The derivative of the detector response with respect to the particle energy is
\[ \frac{dL}{dE_0} = S(E_0),\]and Birks' law can be linearized as
\[ \left( \frac{dL}{dE_0} \right)^{-1} = \frac{1+ kB \cdot \frac{dE}{dx}}{S_0}\]The data for the dependence $L(E_0)$ are not available in large quantity, so numerical differentiation is not feasible.

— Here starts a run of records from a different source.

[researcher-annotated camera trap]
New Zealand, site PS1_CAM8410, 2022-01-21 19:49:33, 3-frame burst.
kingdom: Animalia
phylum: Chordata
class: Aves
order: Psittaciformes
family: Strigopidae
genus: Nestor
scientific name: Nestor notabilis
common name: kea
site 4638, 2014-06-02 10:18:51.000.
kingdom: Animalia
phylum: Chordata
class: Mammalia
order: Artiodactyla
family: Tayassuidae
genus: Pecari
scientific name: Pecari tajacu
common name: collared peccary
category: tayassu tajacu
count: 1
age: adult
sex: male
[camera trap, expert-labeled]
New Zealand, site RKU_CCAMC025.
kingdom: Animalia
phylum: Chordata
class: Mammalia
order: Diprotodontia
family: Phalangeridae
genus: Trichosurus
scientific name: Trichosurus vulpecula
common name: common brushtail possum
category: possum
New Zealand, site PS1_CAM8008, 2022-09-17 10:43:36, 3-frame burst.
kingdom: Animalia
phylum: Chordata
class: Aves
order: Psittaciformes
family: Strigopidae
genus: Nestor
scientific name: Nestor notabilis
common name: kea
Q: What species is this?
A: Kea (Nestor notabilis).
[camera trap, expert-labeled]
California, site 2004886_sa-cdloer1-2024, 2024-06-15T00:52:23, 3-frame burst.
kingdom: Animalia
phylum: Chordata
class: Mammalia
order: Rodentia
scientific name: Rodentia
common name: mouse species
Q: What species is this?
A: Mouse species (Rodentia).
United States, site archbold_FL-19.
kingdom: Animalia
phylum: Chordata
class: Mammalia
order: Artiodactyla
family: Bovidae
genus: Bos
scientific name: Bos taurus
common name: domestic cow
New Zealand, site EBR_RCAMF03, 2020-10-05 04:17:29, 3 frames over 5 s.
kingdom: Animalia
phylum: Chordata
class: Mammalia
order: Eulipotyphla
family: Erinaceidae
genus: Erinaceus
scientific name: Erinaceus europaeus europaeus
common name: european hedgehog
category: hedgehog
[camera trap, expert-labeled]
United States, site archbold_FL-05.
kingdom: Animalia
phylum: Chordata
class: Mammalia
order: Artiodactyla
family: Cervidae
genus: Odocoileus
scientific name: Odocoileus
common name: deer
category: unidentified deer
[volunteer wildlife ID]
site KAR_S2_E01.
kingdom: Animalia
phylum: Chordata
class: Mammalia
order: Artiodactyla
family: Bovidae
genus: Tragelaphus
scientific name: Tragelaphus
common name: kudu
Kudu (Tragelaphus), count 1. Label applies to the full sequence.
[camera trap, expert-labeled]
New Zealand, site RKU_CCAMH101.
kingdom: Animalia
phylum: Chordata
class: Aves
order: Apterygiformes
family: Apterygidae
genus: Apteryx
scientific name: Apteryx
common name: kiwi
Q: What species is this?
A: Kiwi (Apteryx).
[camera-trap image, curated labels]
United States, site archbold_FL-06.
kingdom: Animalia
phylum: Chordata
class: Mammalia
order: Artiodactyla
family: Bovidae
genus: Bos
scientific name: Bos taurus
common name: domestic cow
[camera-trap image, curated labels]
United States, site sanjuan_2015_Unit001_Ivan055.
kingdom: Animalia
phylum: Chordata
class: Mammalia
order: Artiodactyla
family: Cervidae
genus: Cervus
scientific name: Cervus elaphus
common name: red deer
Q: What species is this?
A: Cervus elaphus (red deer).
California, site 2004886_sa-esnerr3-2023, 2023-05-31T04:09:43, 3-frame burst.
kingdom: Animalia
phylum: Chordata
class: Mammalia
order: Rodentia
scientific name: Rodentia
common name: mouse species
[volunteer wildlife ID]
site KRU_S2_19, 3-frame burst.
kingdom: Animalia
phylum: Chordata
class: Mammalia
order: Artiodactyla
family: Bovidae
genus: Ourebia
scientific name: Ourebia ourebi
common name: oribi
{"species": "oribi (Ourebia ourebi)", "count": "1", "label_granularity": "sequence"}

As an alternative, we approximate the function $L(E_0)$
\[L = a E_0^4 + b E_0^3 + c E_0^2 + d E_0\]so that
\[\frac{dL}{dE_0} = 4 aE_0^3 + 3b E_0^2 + c E_0 + d \tag{1}\]

The fitting results are:
\[
\begin{cases}
a=5.218 \cdot 10^{-3} \text{MeV}^{-4} \\
b=-2.185 \cdot 10^{-1} \text{MeV}^{-3} \\
c=3.810 \text{MeV}^{-2} \\
d=14.62 \text{MeV}^{-1}
\end{cases}
\]

Now let us plot the linearized graph by calculating the values of $dL/dE$ using the equation (1). The value of $kB$ is the ratio of the slope to the offset.